(Material supplied Opens)
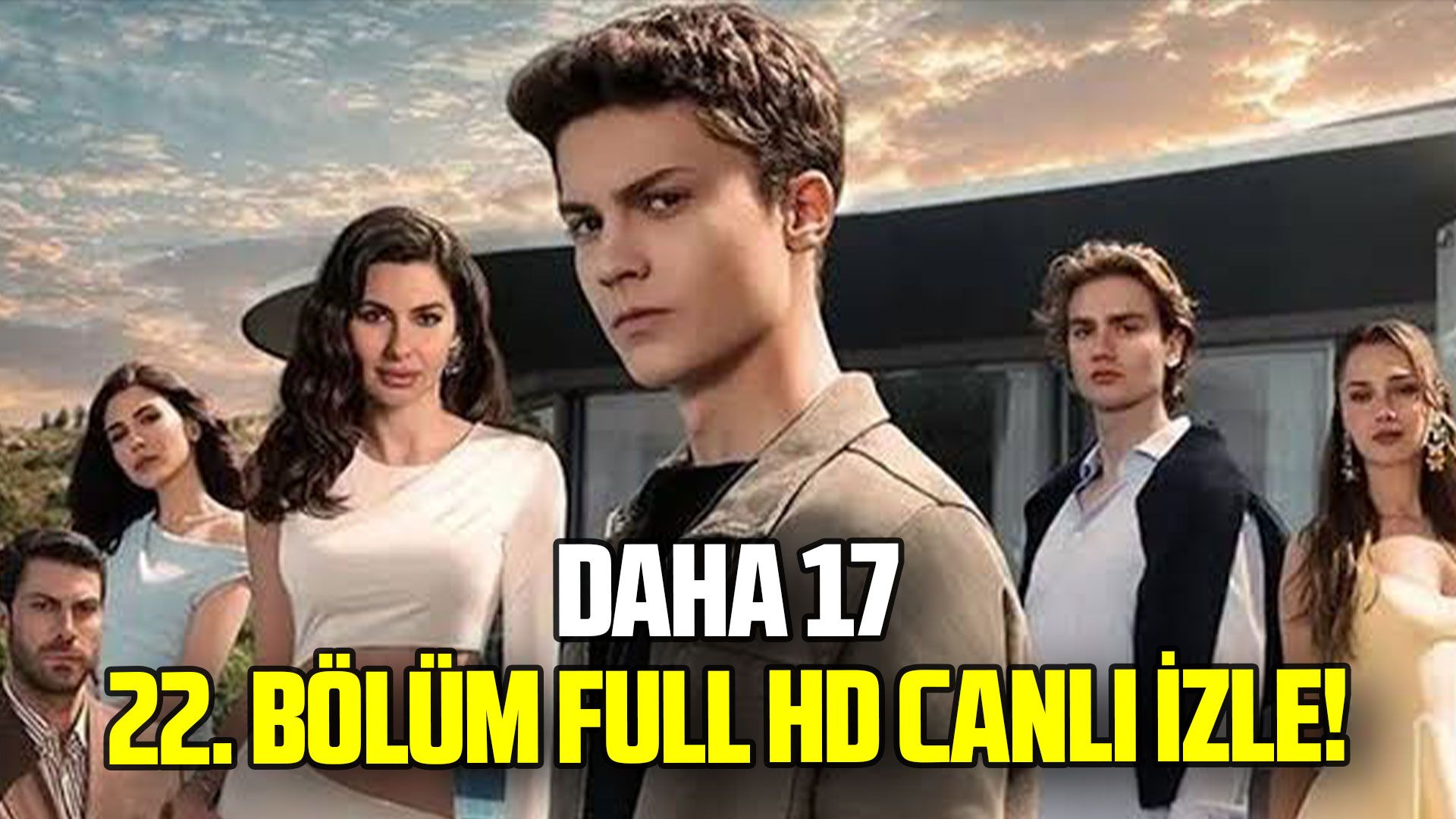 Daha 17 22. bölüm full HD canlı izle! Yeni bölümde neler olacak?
(Material supplied Closes)
(Material supplied Opens)
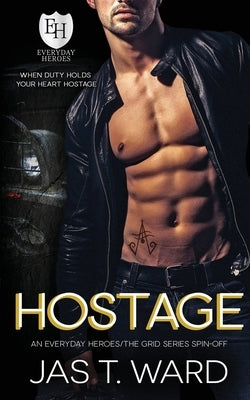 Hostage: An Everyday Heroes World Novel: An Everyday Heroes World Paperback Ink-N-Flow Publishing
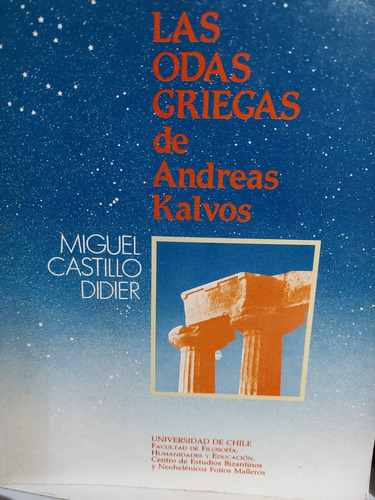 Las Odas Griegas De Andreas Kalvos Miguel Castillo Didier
(Material supplied Closes)
Lines wanted from the entries above: the one with "Hostage: An Everyday", the one with "Las Odas Griegas", and all lines between. Please copy them exactly, without the pictures and without anything else.

Result for this exercise>
 Hostage: An Everyday Heroes World Novel: An Everyday Heroes World Paperback Ink-N-Flow Publishing
 Las Odas Griegas De Andreas Kalvos Miguel Castillo Didier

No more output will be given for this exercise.